Re­mem­brance of plays past

Pasatiempo - - Pasa Reviews -

The Drawer Boy is a play that has as much open space and si­lence in it as the place it de­picts — an iso­lated farm near Clin­ton, On­tario. When a com­pany of ac­tors from Toronto de­scend on a ru­ral Cana­dian com­mu­nity in the 1970s with the idea of cre­at­ing a theater piece based on the sto­ries they hear and the lives they ob­serve, one of them, a young man named Miles, ends up board­ing at a farm owned by An­gus and Mor­gan, two men who have lived there and taken care of each other since World War II. The ar­rival of the ac­tor at the farm causes an up­heaval that un­set­tles a nar­ra­tive frame­work con­structed long ago — myths the farm­ers re­peat over and over about what hap­pened to them dur­ing and af­ter the war.
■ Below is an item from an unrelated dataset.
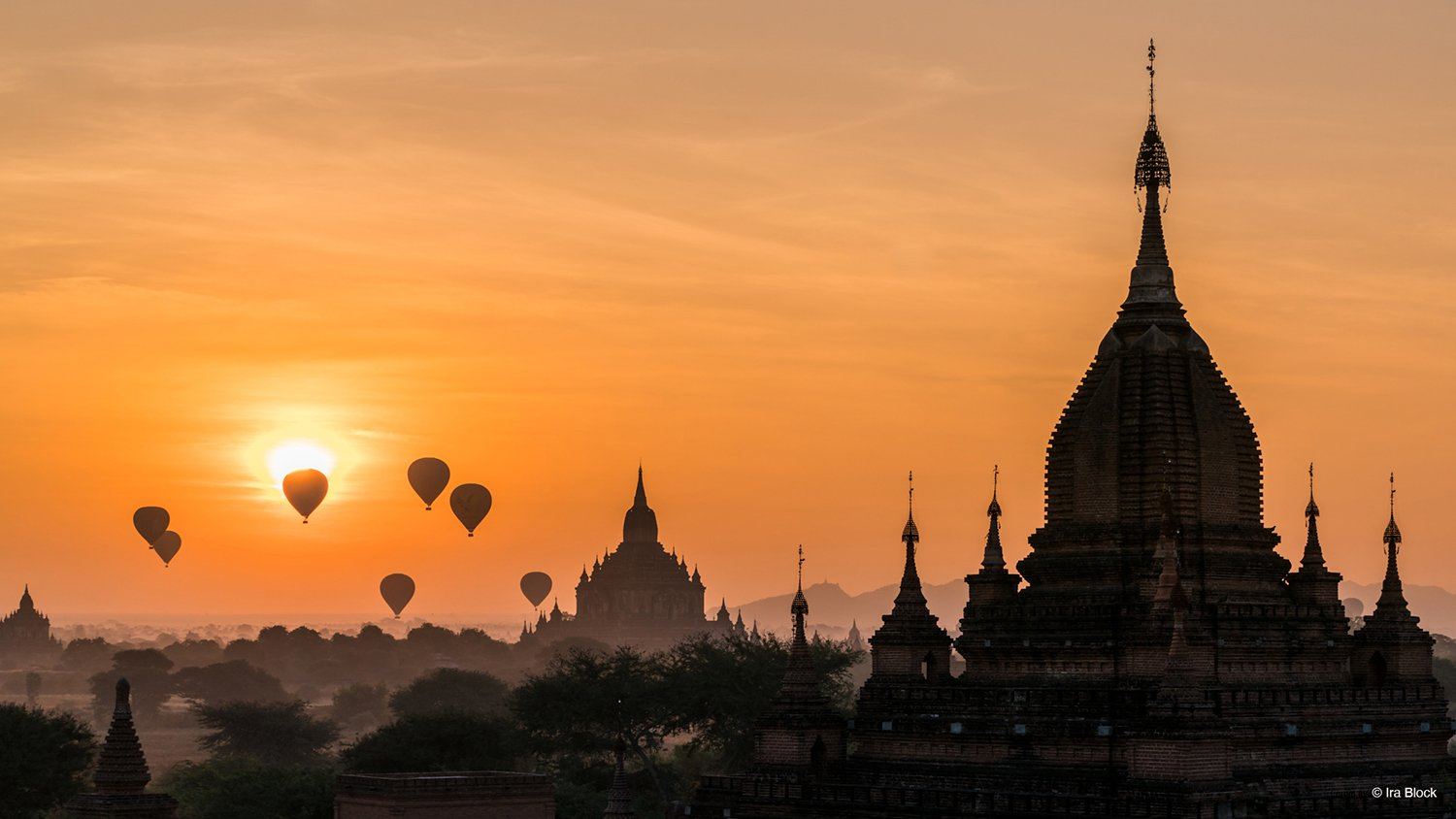 How I Made It: The Story Behind Ira Block's Photo of Myanmar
The farm­ers are tac­i­turn — to say the least — and The Drawer Boy delivers nar­ra­tive value in si­lence as much as it does in its di­a­logue. Watch­ing kitchen rit­u­als per­formed silently by An­gus, one be­gins to be­come aware that he might not be “all there.” He and Mor­gan served in Eng­land dur­ing the war, and to Mor­gan’s eter­nal re­gret, he sent his friend out dur­ing an air raid on an er­rand from which An­gus never fully re­turned. The sol­dier suf­fered a head wound and lost his abil­ity to re­mem­ber al­most any­thing.

An­gus used to draw, thus the ti­tle of the play, and he re­tains a sa­vant’s abil­ity to do com­pli­cated math prob­lems. Oth­er­wise, he is un­able to re­mem­ber things he did, words he once knew, or peo­ple he just met. That Mor­gan, who runs the farm, seems per­fectly will­ing to take care of his friend for the rest of his life seems some­how mys­te­ri­ous. There is no sug­ges­tion that the re­la­tion­ship has any ro­man­tic over­tones.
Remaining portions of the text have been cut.